Sus pasos corrompen el silencio nocturno. Sombras de la noche, leales y obedientes, la protegen. Con la música, a lo lejos resuenan los bombazos de la guerra; pero ella, ella es inmutable. Su caminar sereno impresiona al soldado frío o a cualquiera que se cruce en el camino marcado.
Avanza despacio, lleva consigo dolor, tortura, placer. Un deseo por la muerte áspero como el sabor del vino seco, ardiente como la hierba quemada que incinera los pulmones. Ahora acompaña a la sinfónica el golpeteo rápido de las ametralladoras. El bajo es representado por los zumbidos de cada obus que se proyecta, como prueba viva de las leyes de Newton, a través de un cañón tan negro como la desgracia.
Sin embargo, ella continúa con su procesión no importando quien perezca. Luces infernales iluminan el campo que la rodea. Gritos encabezan el coro, sangre la escenografía. Mantiene su paso andante, rítmico. Ahora, algo nuevo ocurre. De su bata sale el objeto divino: un pico de diamante. Filoso, grueso, fuerte. Brilla, brilla tanto que resulta casi imposible observar su cuerpo con claridad.

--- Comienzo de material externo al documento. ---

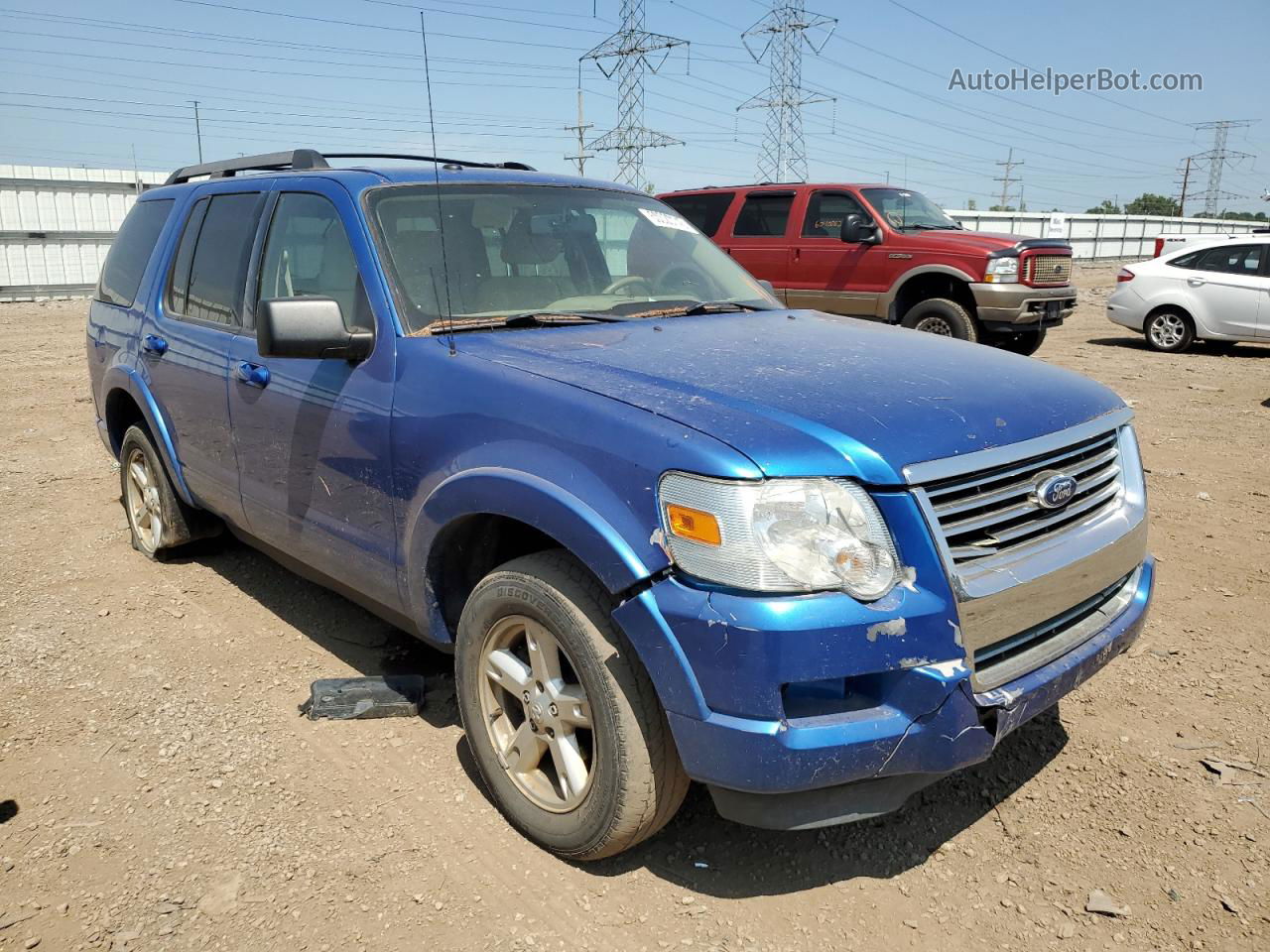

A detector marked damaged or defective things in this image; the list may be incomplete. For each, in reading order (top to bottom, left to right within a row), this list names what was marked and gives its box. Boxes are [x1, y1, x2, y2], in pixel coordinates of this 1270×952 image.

damaged front bumper [619, 555, 1159, 829]
cracked bumper [619, 555, 1159, 829]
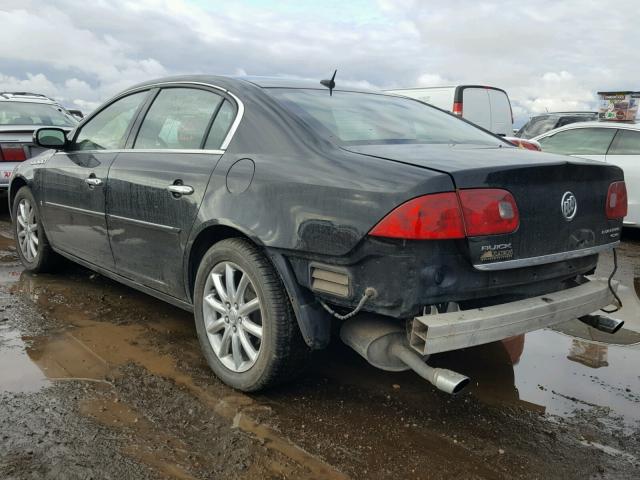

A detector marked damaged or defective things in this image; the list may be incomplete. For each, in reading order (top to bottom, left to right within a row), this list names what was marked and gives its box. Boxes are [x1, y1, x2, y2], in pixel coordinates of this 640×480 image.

detached rear bumper [410, 278, 616, 356]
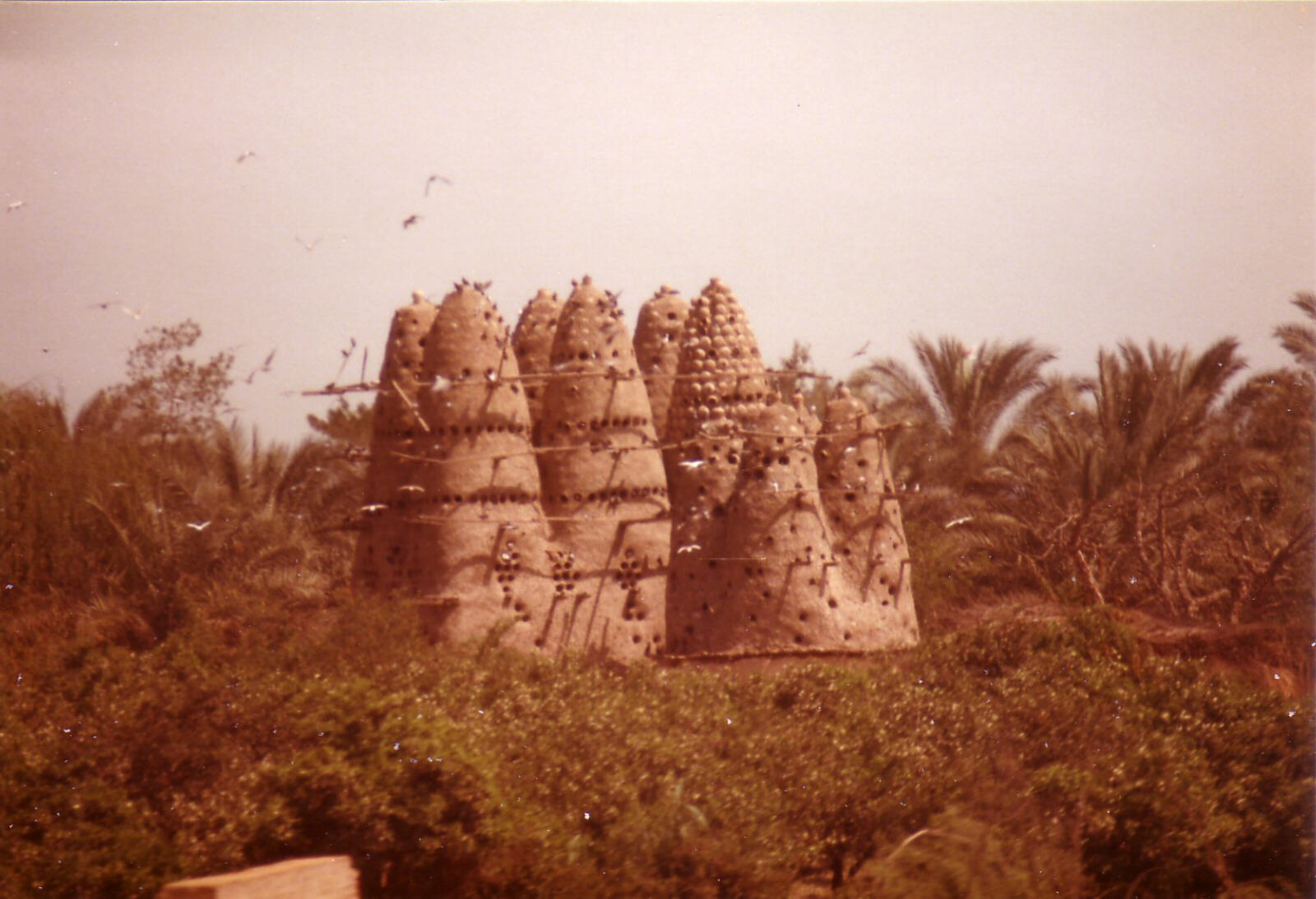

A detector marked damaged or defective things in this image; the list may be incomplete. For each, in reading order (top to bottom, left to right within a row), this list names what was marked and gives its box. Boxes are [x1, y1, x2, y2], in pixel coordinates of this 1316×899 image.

vertical crack in mud wall [536, 273, 674, 660]
vertical crack in mud wall [355, 273, 921, 660]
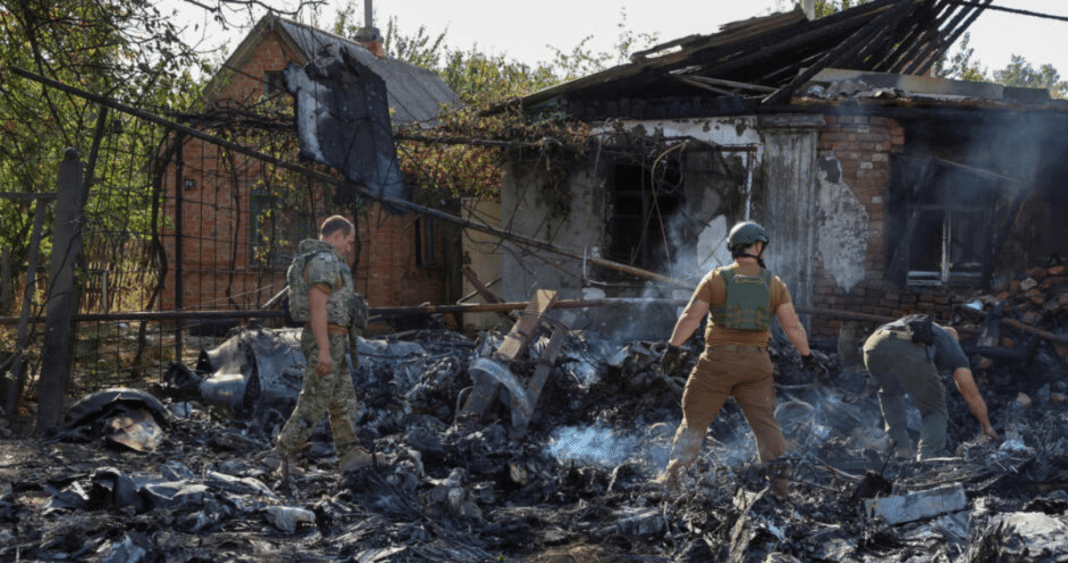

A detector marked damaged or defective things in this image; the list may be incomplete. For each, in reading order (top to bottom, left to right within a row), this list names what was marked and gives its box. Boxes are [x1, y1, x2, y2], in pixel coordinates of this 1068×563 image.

burned roof [206, 14, 457, 125]
torn tarp hanging [286, 45, 405, 212]
burned roof [521, 0, 1003, 120]
burnt wooden post [36, 148, 85, 435]
broken window [249, 188, 311, 268]
broken window [606, 163, 679, 277]
broken window [888, 155, 995, 288]
charred debris pile [2, 294, 1068, 563]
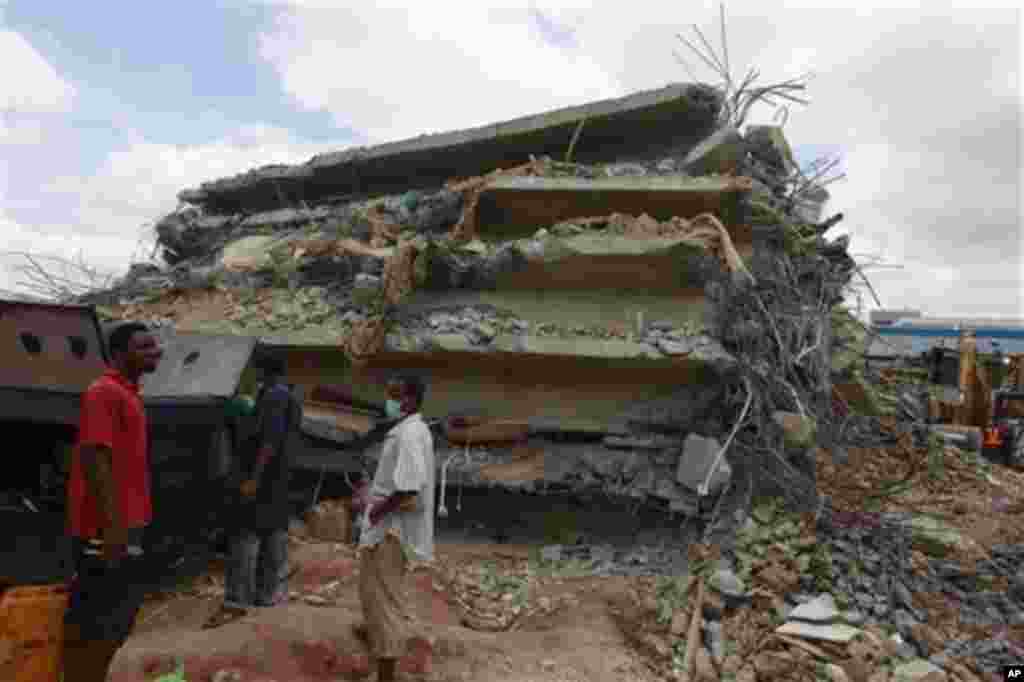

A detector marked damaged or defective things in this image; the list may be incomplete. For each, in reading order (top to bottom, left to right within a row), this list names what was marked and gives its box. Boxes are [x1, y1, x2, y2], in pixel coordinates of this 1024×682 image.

broken concrete [178, 84, 720, 214]
broken concrete [474, 175, 752, 239]
damaged structure [72, 79, 852, 548]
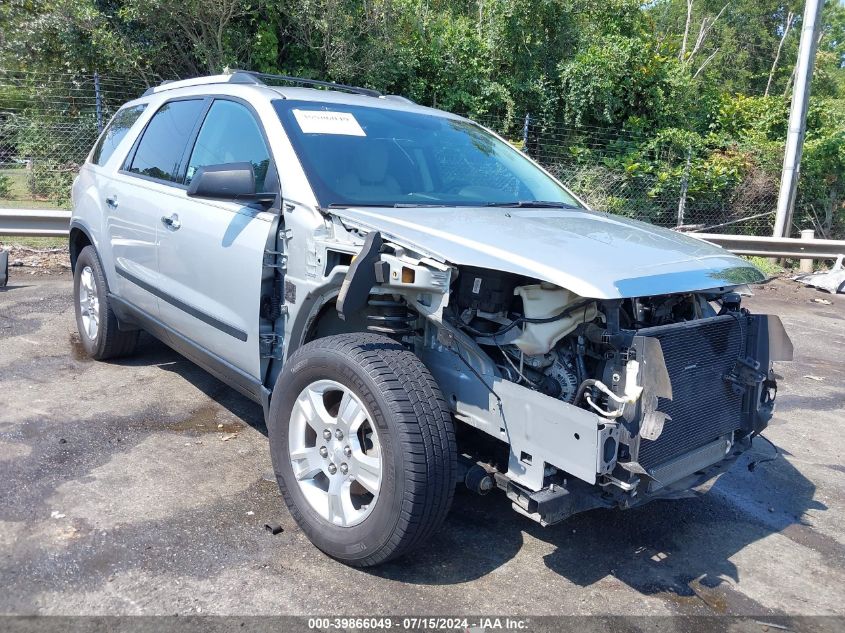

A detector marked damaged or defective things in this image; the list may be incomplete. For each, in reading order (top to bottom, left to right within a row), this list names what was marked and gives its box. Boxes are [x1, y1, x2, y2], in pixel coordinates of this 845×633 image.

damaged silver suv [71, 71, 792, 564]
crumpled hood [332, 205, 764, 298]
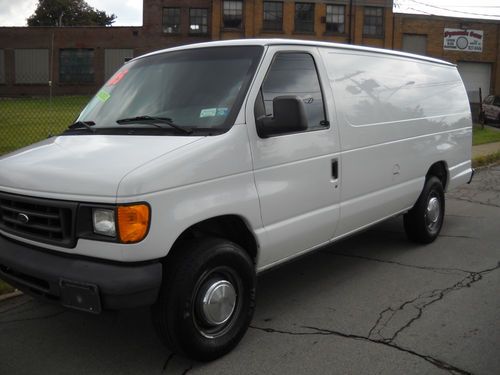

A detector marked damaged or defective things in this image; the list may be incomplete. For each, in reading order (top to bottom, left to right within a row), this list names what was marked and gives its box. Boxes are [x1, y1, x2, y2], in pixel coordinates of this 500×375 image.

crack in pavement [368, 262, 500, 346]
crack in pavement [250, 326, 472, 375]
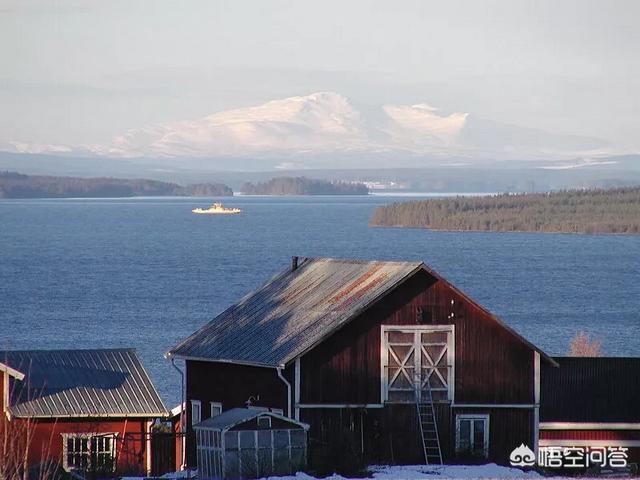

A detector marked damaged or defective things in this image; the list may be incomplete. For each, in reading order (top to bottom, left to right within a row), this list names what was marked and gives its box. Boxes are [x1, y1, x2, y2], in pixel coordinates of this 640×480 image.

rusty metal roof [168, 258, 422, 364]
rusty metal roof [0, 348, 170, 416]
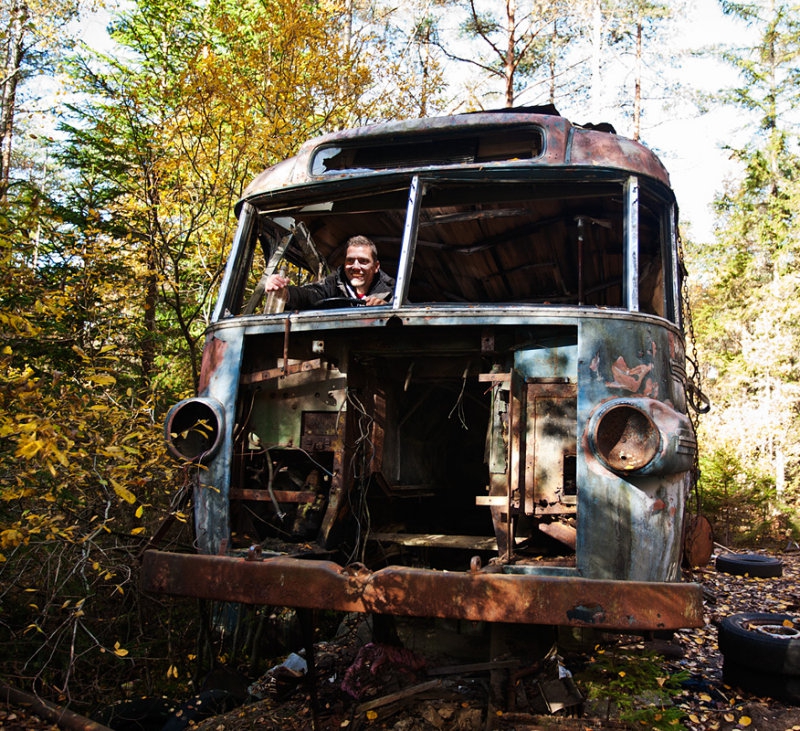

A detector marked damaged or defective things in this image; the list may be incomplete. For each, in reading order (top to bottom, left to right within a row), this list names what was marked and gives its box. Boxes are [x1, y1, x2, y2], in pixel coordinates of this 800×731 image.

abandoned bus [141, 107, 704, 628]
rusted headlight housing [164, 400, 223, 464]
rusted headlight housing [588, 398, 692, 478]
rusty metal [142, 552, 700, 632]
corroded bumper [141, 552, 704, 632]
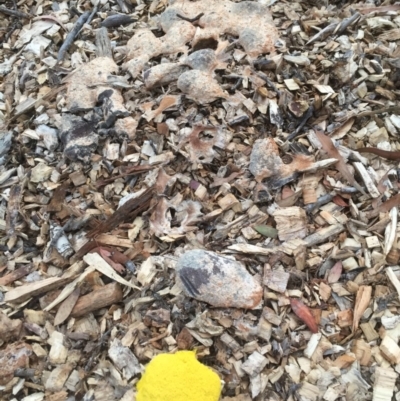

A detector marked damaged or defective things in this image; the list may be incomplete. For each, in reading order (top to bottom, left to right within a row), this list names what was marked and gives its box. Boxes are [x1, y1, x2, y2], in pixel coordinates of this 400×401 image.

splintered wood piece [86, 186, 154, 236]
splintered wood piece [0, 264, 32, 286]
splintered wood piece [4, 276, 72, 302]
splintered wood piece [53, 286, 81, 326]
splintered wood piece [71, 282, 122, 316]
splintered wood piece [354, 284, 372, 332]
splintered wood piece [378, 336, 400, 364]
splintered wood piece [372, 366, 396, 400]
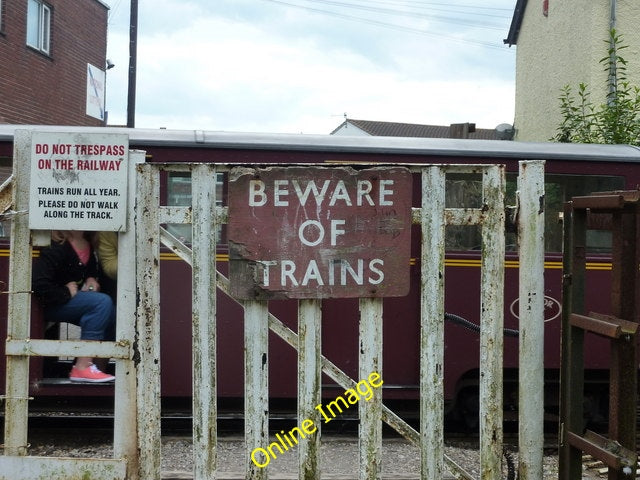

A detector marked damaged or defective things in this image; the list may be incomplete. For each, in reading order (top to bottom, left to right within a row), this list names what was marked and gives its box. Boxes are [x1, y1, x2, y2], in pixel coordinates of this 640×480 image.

rusty warning sign [228, 167, 412, 298]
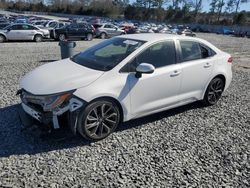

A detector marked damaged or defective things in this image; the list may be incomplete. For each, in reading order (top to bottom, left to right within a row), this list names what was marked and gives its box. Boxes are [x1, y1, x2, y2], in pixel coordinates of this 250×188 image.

torn bumper cover [17, 89, 86, 134]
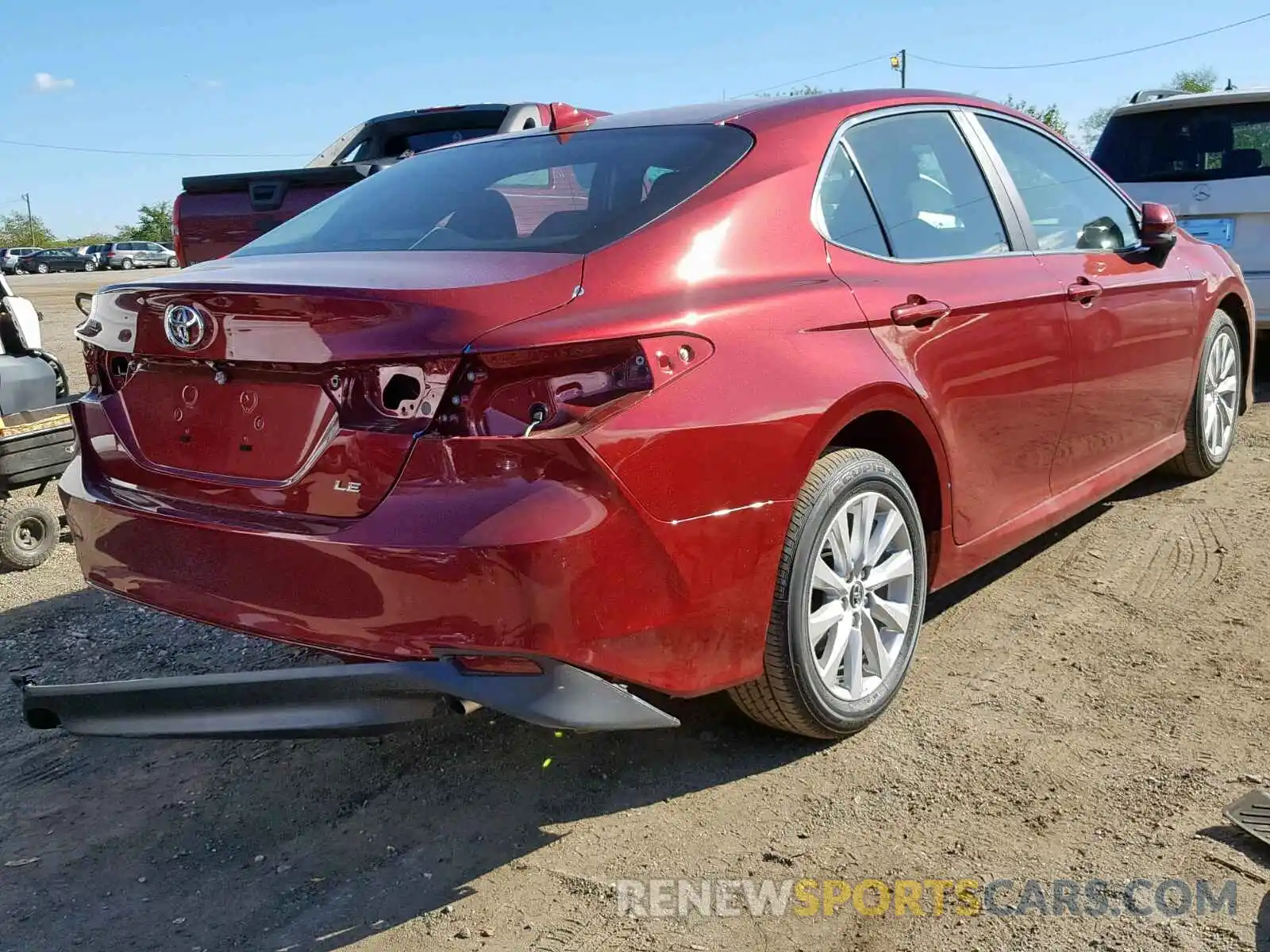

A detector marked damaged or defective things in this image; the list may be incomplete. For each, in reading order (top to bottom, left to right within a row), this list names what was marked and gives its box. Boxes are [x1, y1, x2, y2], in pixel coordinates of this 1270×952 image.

La lluvia asesina apunta su ubicación. Ella golpea, golpea determinante un muro cristalino. Ataca la pared que priva sus libertades, que priva su amor. Daña con entusiasmo una lámina transparente. El calor del plomo perfora su cuerpo. La vacía. La deja morir en las aguas del río imponente.
Es "la mexicana" quien yace en el piso muerta, humillada por una línea inexistente que nunca pudo atravezar. Sombras de la noche, leales y obedientes, esperan la próxima caída del sol para verla reaparecer. Para cubrir los cielos mientras ella derriba la lápida capitalista de los migrantes.